### TASK BRIEF:
Comb through the entries for "side" and pull out each line that holds it.
BEGIN DATASET RECORDS
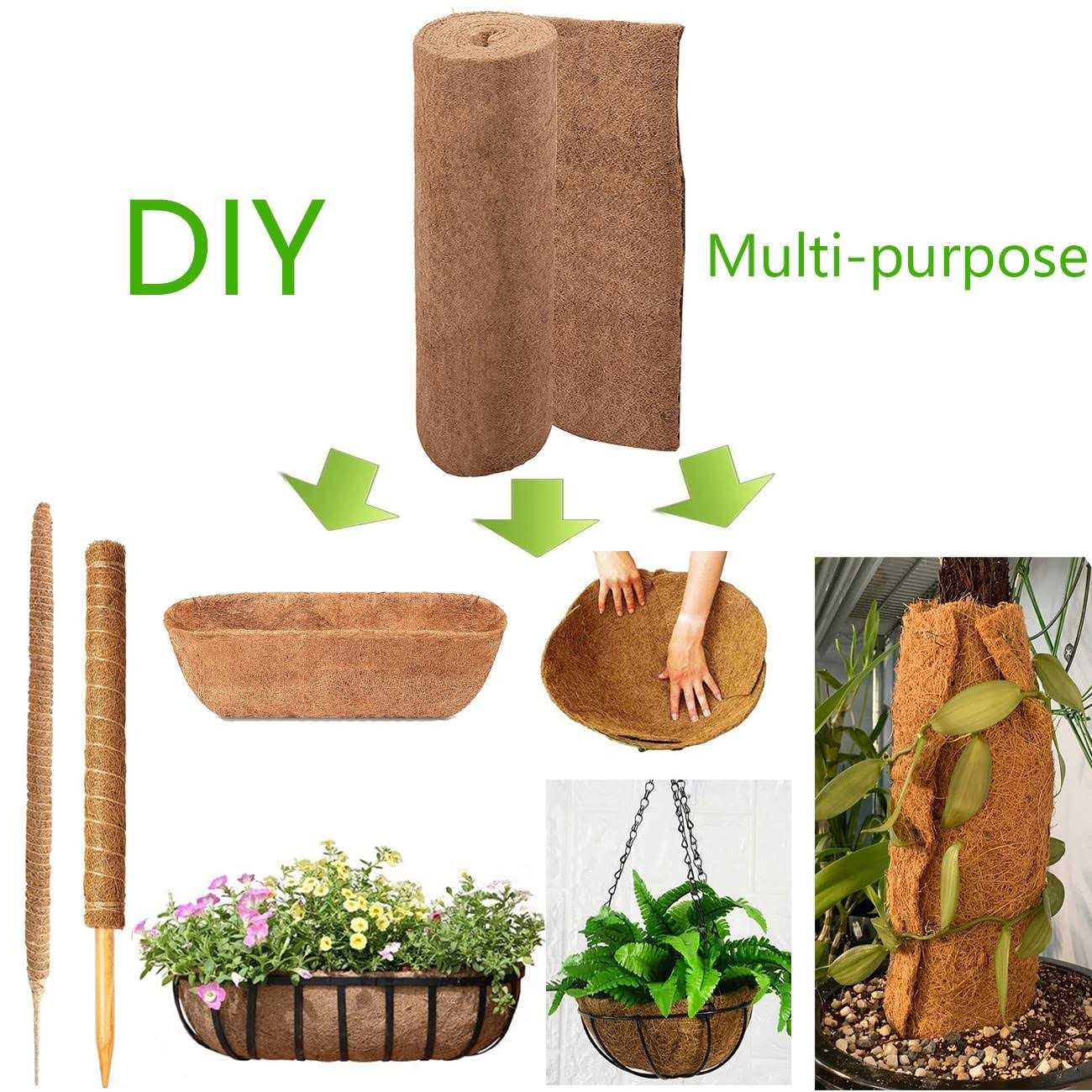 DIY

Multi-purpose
END DATASET RECORDS
BEGIN DATASET RECORDS
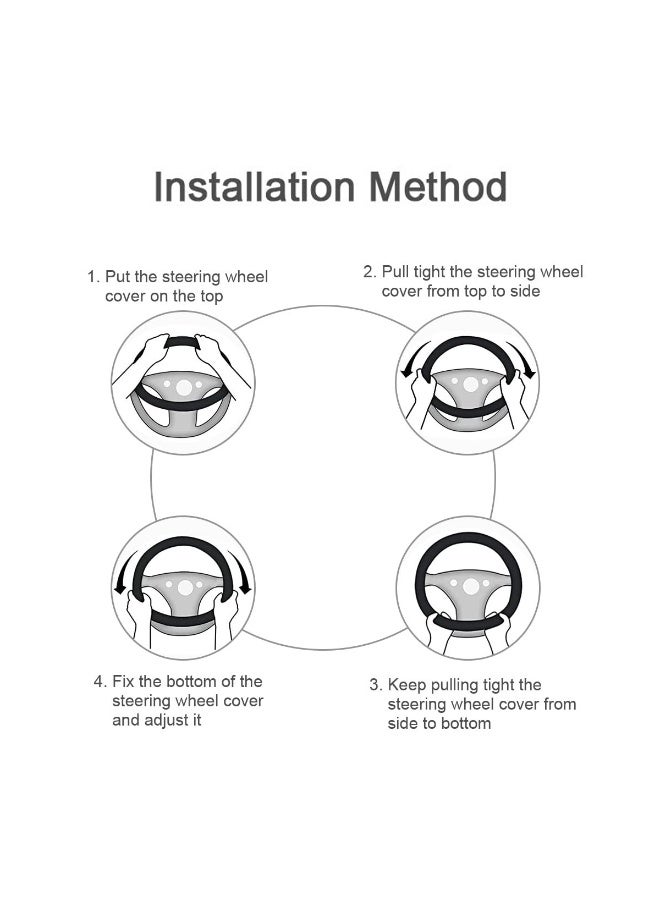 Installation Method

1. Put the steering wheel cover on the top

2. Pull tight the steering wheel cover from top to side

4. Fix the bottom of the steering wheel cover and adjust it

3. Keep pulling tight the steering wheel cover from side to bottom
END DATASET RECORDS
### EXERCISE ANSWER:
2. Pull tight the steering wheel cover from top to side
3. Keep pulling tight the steering wheel cover from side to bottom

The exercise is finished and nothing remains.